In a blog entry over at THR, Martin Scorsese has spoken about a few things with respect to the film industry. As well as taking a shot at box office obsession, Scorsese has a few words about the influence of ‘Rotten Tomatoes’.
Box office is the undercurrent in almost all discussions of cinema, and frequently it’s more than just an undercurrent. The brutal judgmentalism that has made opening weekend grosses into a bloodthirsty spectator sport seems to have encouraged an even more brutal approach to film reviewing. I’m talking about market research firms like Cinemascore, which started in the late ‘70s, and online “aggregators” like Rotten Tomatoes, which have absolutely nothing to do with real film criticism. They rate a picture the way you’d rate a horse at the racetrack, a restaurant in a Zagat’s guide, or a household appliance in Consumer Reports. They have everything to do with the movie business and absolutely nothing to do with either the creation or the intelligent viewing of film. The filmmaker is reduced to a content manufacturer and the viewer to an unadventurous consumer.

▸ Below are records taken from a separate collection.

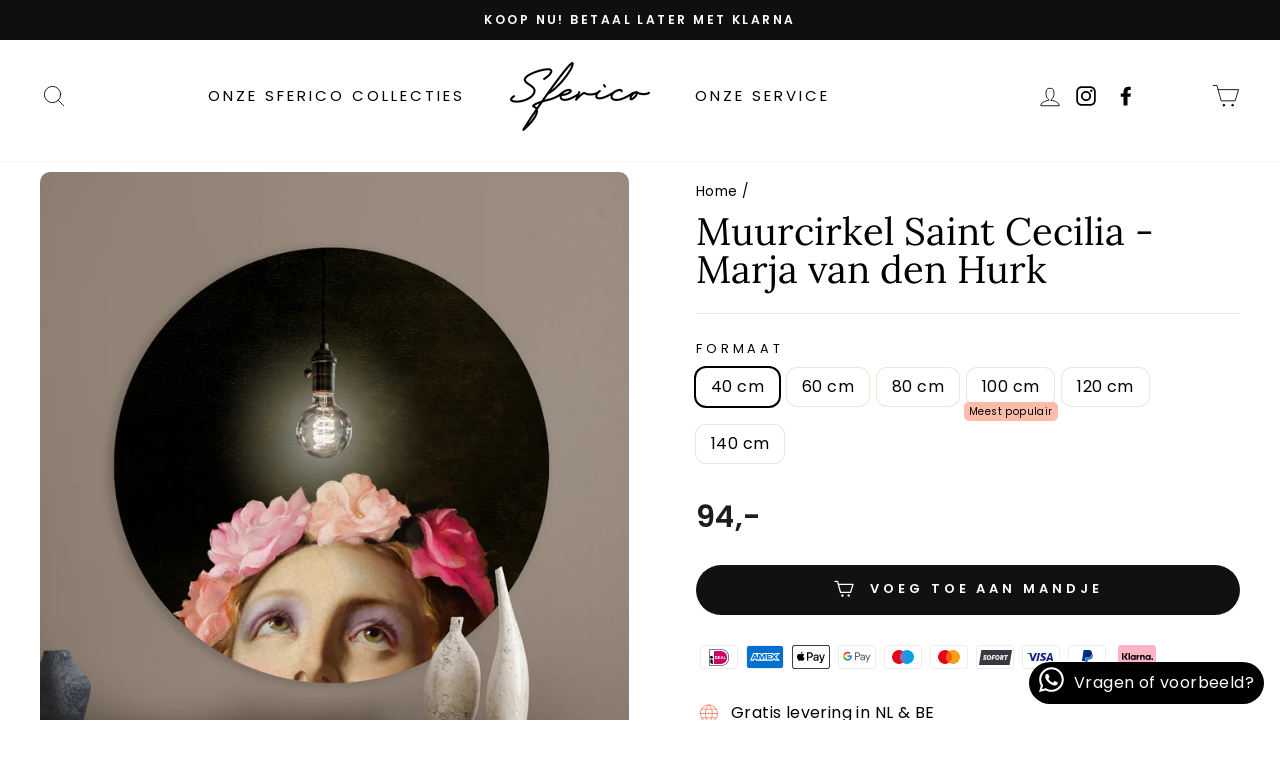

--- FILE ---
content_type: text/css
request_url: https://sferico.nl/cdn/shop/t/8/assets/overrides.css?v=5246228781921211181711527777
body_size: -126
content:
.template-index .collection-item__title,.template-list-collections .collection-item__title{font-size:20px;line-height:28px}.wa_button{background:#000;border-radius:27.5px;position:fixed;bottom:0;right:0;margin-right:16px;margin-bottom:16px;padding:5px 10px;color:#fff;display:flex;align-items:center;justify-content:center;z-index:5}.wa_button.wa_button_high{margin-bottom:14px}.wa_button_icon{padding-right:10px}.wa_button_icon svg{width:25px;height:25px}.product__price{font-size:calc(var(--typeBaseSize) + 14px);font-weight:700}.sales-point .icon{color:#ef7a56}.variant-highlight-default-value{position:absolute;bottom:4px;background-color:#fbbca8;padding:2px 5px;font-size:10px;border-radius:5px;margin:0 auto;left:-3px}.grid-product__tag{right:auto;left:0;background-color:#fad7ca;color:#000}.collection-item,.grid-product__image-mask,.product-main-slide,.variant-input-wrap label{border-radius:10px}.site-header{position:fixed;width:100%}.main-content{margin-top:37px;padding-top:80px}.header-social-icons{display:none}.announcement-bar{position:fixed;top:0;width:100%;z-index:29}.site-header--opening{transform:none;transition:none}.collection-item__title span{border-radius:10px}.page-content--product{padding-top:10px}@media only screen and (max-width: 768px){.feature-row__text{padding:30px 0}.product__photos,.product-main-slide,.product-slideshow .flickity-viewport{min-height:310px}.flickity-page-dots{min-height:15px}}@media only screen and (min-width: 768px){.main-content{margin-top:40px;padding-top:90px}.header-social-icons{display:inline-block}}
/*# sourceMappingURL=/cdn/shop/t/8/assets/overrides.css.map?v=5246228781921211181711527777 */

You have to wonder though, on what merit do reviewers who have 40 visitors a week (most of those probably Google indexing bots) gain the ability to submit their reviews to Rotten Tomatoes, thus potentially influence a movie in a major way? Especially if it’s a obscure movie that they’re the first and for a long time, only, person to rate?
Is it because of their convenient reviews history? Giving certain films positive reviews? Political hue?